◆ **Exercise objective**
Return each line in the records below that includes "States".

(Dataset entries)
● ● ● ●

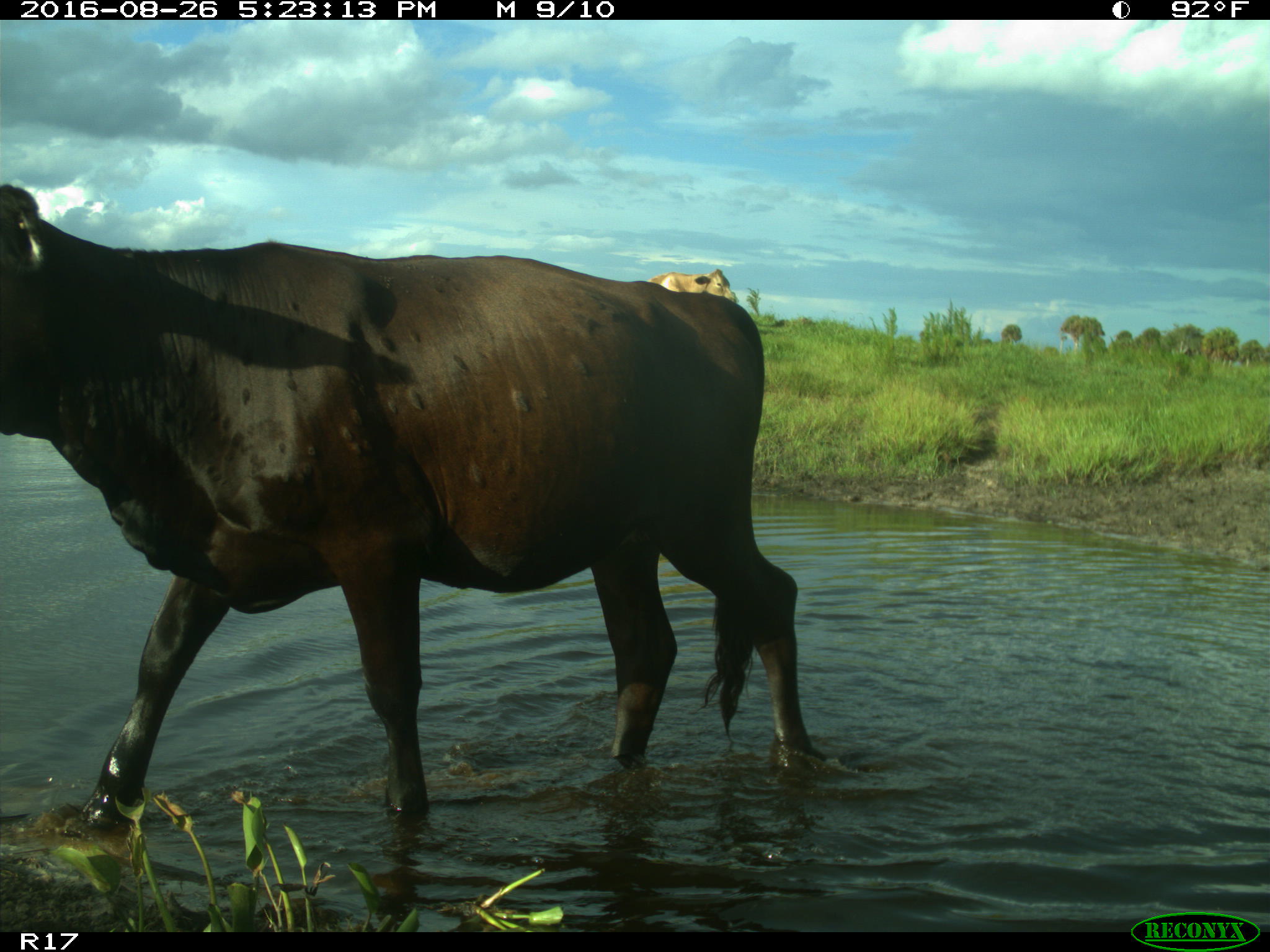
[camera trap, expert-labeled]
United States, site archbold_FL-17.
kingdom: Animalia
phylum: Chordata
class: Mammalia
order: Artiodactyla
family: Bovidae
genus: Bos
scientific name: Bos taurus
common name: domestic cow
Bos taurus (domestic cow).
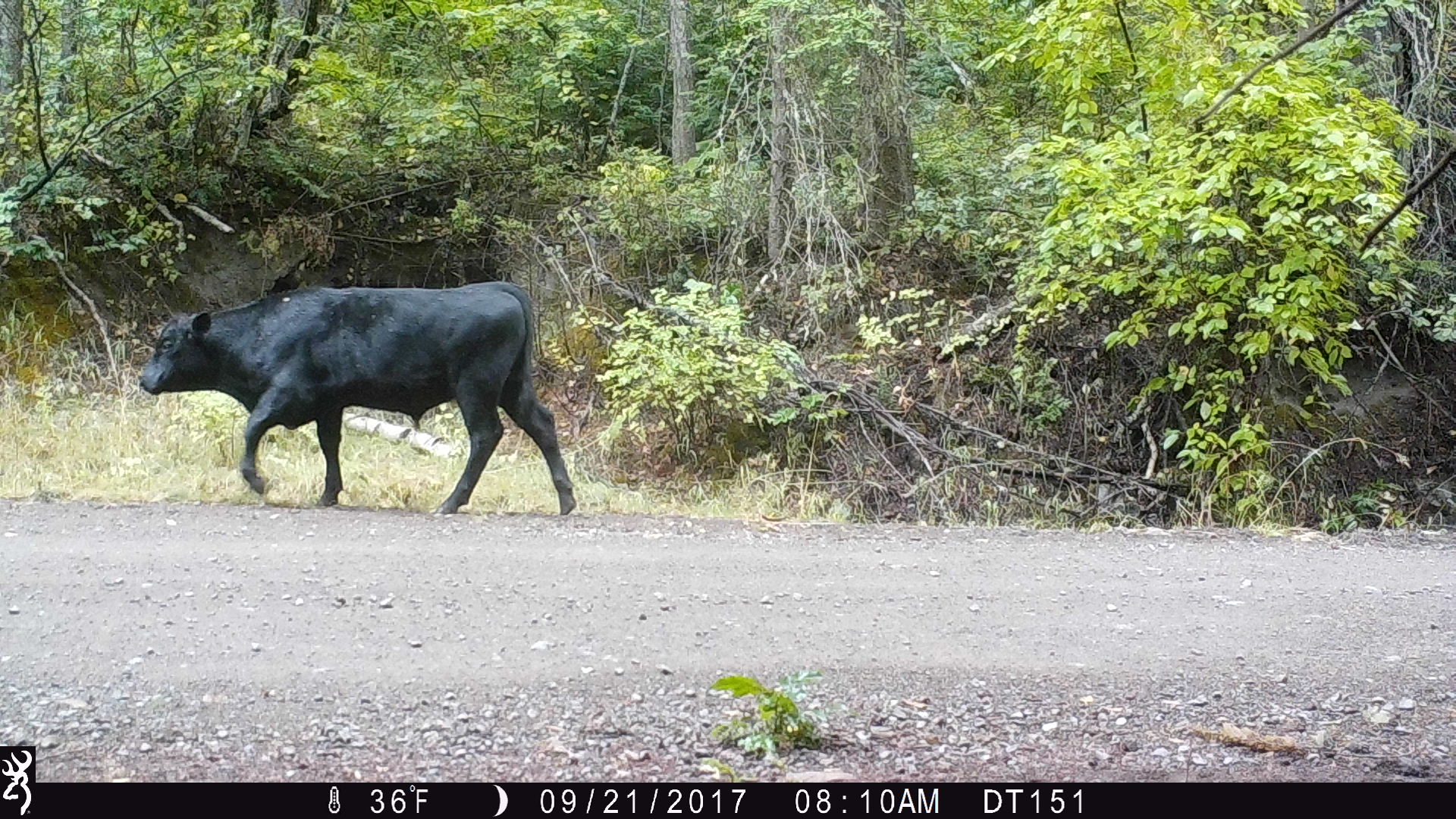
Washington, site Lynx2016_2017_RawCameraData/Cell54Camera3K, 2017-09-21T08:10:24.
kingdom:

● ● ● ●

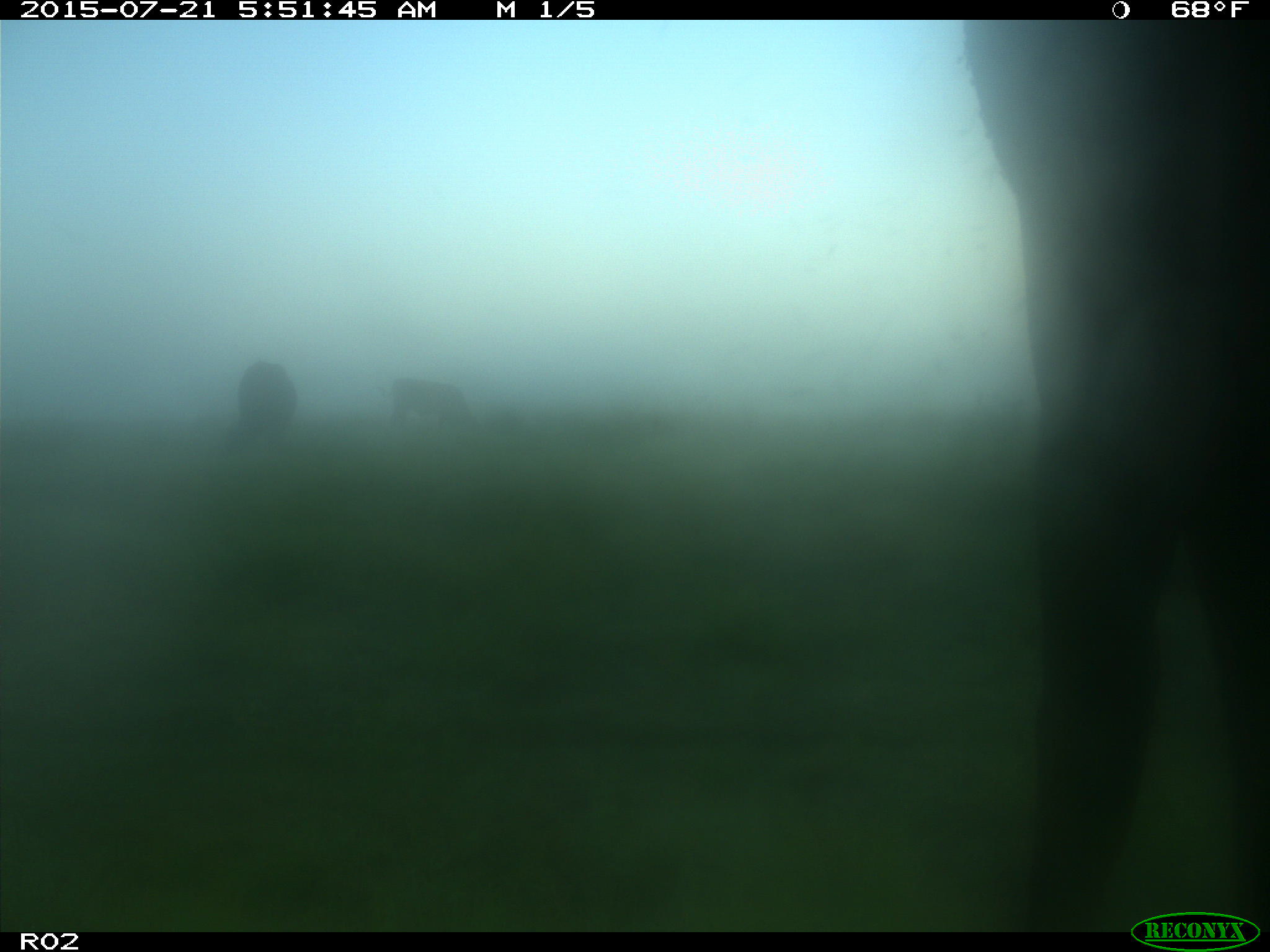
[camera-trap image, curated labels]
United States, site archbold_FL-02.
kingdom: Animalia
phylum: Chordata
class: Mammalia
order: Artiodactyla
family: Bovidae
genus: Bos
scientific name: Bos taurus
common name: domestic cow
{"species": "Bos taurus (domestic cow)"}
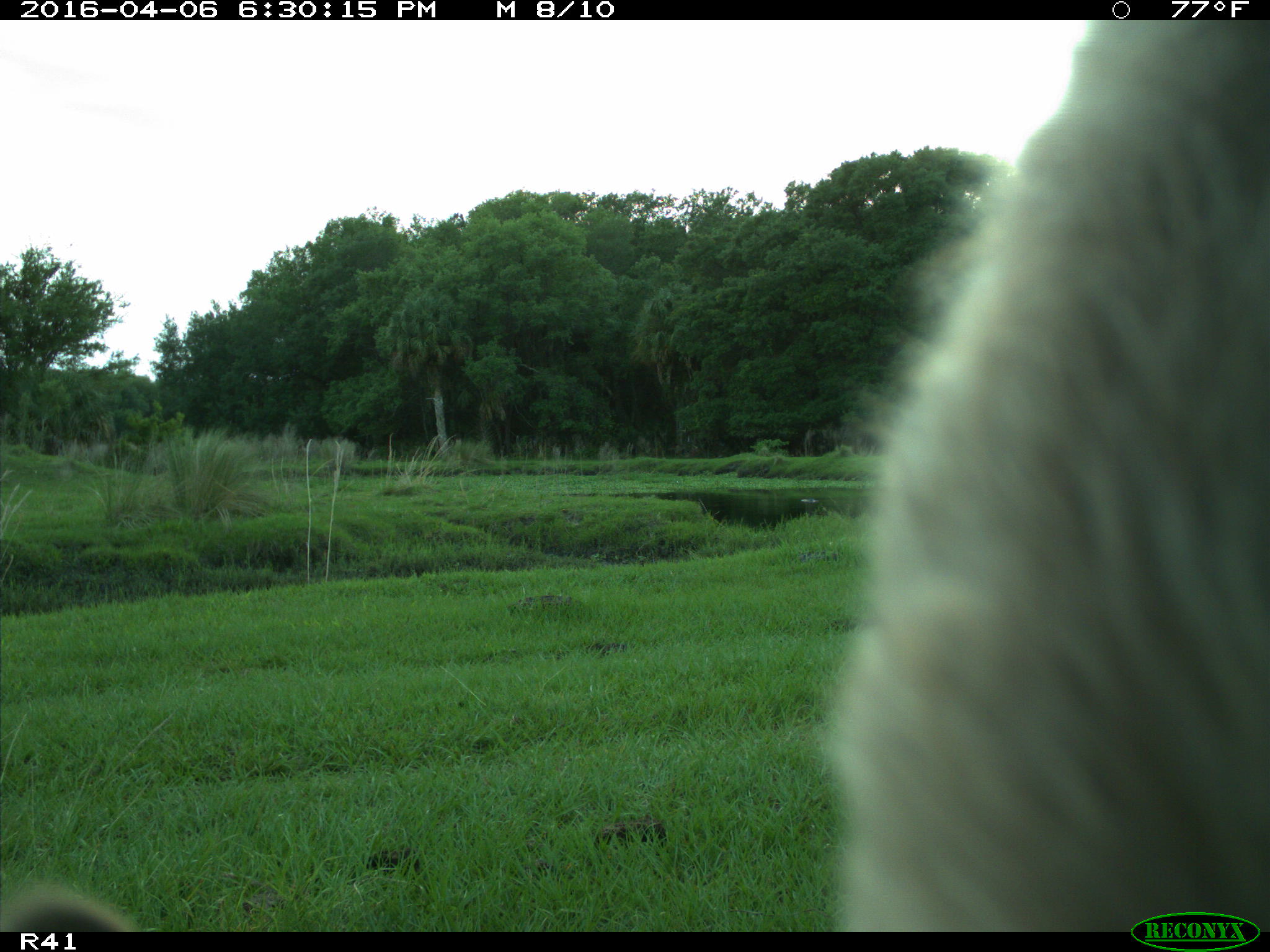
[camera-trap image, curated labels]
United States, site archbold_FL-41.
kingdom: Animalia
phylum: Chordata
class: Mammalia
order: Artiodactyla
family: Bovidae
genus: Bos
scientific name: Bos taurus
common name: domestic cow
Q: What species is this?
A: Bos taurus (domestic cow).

● ● ● ●

◆ **Task answer**
United States, site archbold_FL-17.
United States, site archbold_FL-02.
United States, site archbold_FL-41.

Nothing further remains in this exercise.